On Mar 17, 2014, at 9:40 AM, koenig.yvan < email@hidden> wrote: SE return three infos in a single string : Macintosh HD - which is redundant but is not wrong -100 - which is identical to the Finder's id 2 - which means something but who knows what. If there is a true problem here, it's certainly not the difference between id from Finder's point of view and id from System Events' one, it's just what is the meaning of the third component.
The first component is, obviously enough, the name of the item. The second component is the ioVRefNum (volume reference number) of the disk volume containing the item. The third component is the inode number of the item.
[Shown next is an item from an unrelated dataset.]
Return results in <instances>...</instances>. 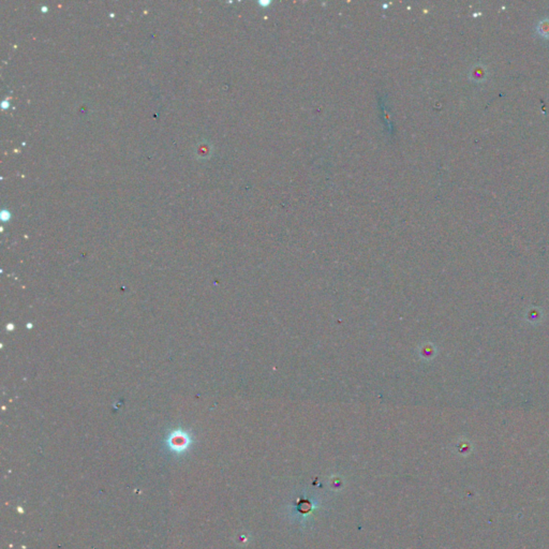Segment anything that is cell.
<instances>
[{"label":"cell","instance_id":"cell-1","mask_svg":"<svg viewBox=\"0 0 549 549\" xmlns=\"http://www.w3.org/2000/svg\"><path fill=\"white\" fill-rule=\"evenodd\" d=\"M193 442L192 436L184 429H175L166 439V445L175 454H182L188 450Z\"/></svg>","mask_w":549,"mask_h":549}]
</instances>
Note that inode numbers are volume-relative. The inode number is not unique unless the volume is also specified.
The inode number of the root of an HFS filesystem is always 2.
The ioVRefNum is assigned dynamically when the volume is mounted. If a volume is unmounted and remounted, it may get a different ioVRefNum. The boot volume gets assigned first, so it gets -100. It's never unmounted, so it keeps that number.
Finder returns only the ioVRefNum, because that's sufficient to identify a (currently mounted) volume. It doesn't need to return more, because Finder will not return an id for a file or folder.
System Events returns more info, so it can return unambiguous ids for files and folders, not just disk volumes.
/bin/ls with the -l and -i flags will reveal the inode number. You can verify for yourself that this agrees with the number returned by SE.